---------- Text passage
USAID $50 Million May Entice Conservationists to Violent Amazon
WASHINGTON, DC, March 8, 2006 (ENS) - The U.S. Agency for International Development (USAID) is offering an initial $50 million in grants over the next five years to help preserve biodiversity in the Amazon Basin. But conservationists who participate in the Amazon Basin Conservation Initiative may find themselves staring down the barrel of a gun.
USAID says its investment will support community groups, governmental entities and public and private organizations in the Amazon region to conserve the basin's "unique and globally important resources." The agency announced a request for applications from parties interested in obtaining the Amazon Basin Conservation Initiative grants in a March 2 statement.
The initiative aims is to bring together indigenous and local communities, conservationists and decisionmakers from the Amazon region countries to help address common conservation challenges, such as conflicts over the use of forests and other valuable natural resources.
To date, about 15 percent of the Amazon Basin has been deforested. The USAID document says continued deforestation within the basin might "disrupt local and regional climate processes, resulting in less rainfall with far-reaching" effects on biodiversity, agriculture, fisheries and the "livelihoods of indigenous people who have lived in the Basin for millennia."
--------------------
---------- Data entries
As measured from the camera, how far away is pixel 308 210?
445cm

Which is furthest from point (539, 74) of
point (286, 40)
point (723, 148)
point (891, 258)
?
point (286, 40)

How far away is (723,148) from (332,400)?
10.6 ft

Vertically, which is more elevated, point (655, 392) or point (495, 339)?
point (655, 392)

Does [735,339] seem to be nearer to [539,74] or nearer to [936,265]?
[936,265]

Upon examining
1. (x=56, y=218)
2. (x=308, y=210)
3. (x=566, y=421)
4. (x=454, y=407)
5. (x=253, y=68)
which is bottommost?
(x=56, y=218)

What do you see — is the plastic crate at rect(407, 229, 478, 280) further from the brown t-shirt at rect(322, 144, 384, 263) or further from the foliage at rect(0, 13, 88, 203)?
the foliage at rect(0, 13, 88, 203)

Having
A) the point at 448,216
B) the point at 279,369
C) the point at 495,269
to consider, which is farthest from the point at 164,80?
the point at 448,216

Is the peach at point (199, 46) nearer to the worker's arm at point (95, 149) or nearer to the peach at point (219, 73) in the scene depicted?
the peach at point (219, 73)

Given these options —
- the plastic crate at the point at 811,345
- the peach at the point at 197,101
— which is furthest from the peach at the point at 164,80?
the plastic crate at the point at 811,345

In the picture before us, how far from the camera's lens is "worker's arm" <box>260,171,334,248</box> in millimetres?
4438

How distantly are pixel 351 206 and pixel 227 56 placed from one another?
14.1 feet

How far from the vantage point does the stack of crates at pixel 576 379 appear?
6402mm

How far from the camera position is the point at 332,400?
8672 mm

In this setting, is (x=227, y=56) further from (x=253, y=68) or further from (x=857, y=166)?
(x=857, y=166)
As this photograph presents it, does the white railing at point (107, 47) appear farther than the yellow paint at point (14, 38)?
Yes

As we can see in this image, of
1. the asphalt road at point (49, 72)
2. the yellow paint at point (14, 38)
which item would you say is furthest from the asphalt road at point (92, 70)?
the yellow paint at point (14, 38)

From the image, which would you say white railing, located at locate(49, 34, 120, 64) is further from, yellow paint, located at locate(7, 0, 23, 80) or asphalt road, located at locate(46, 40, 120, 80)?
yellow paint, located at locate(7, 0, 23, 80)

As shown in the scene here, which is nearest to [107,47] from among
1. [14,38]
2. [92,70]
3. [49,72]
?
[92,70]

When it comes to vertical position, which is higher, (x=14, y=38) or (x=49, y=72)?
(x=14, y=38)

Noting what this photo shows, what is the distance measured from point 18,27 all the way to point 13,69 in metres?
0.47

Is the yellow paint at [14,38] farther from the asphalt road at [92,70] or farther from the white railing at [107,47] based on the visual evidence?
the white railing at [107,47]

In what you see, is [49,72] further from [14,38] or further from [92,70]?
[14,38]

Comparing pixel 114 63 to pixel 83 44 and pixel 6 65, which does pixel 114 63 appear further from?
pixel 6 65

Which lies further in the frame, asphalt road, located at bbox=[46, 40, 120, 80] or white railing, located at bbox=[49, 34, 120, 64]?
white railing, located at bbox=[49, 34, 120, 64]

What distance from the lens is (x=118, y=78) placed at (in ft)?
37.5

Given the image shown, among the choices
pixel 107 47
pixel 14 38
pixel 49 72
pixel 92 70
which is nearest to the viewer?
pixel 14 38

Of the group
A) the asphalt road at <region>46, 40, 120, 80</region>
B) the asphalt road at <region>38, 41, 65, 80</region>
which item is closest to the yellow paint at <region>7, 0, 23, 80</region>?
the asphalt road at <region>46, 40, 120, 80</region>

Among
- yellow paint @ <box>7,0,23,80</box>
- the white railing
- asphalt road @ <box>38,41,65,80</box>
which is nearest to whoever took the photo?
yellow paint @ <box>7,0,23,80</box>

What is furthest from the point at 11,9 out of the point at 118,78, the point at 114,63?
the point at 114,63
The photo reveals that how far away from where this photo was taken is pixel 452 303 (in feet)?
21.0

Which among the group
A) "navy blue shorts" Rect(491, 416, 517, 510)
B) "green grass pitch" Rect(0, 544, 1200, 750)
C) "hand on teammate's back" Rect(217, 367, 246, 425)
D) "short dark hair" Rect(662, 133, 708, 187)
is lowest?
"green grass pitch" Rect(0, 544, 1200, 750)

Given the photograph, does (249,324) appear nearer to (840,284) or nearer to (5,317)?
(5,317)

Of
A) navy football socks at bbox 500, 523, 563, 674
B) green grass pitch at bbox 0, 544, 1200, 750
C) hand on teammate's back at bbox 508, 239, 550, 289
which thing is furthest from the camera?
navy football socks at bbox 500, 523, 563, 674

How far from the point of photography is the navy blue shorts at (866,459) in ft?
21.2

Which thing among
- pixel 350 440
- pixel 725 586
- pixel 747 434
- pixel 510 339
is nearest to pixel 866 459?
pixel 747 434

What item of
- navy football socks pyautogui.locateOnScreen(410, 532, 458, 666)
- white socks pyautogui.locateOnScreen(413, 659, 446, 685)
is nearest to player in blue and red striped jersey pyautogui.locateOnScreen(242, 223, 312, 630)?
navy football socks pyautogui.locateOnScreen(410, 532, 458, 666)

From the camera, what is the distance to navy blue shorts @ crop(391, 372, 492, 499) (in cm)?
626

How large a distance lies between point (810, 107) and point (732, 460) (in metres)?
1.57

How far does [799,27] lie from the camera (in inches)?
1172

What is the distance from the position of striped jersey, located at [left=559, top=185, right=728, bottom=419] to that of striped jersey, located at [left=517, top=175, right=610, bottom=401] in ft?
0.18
--------------------
- **Directions for this task**:
Answer these from the Amazon grants article:
(a) How much money is USAID first offering, and over how many years?
(b) On what date did the agency issue its statement asking for applications?
(c) About what share of the Amazon Basin has been deforested so far?
The rows have no connection to the Amazon grants article.

- **Task response**:
(a) $50 million over five years.
(b) March 2.
(c) About 15 percent.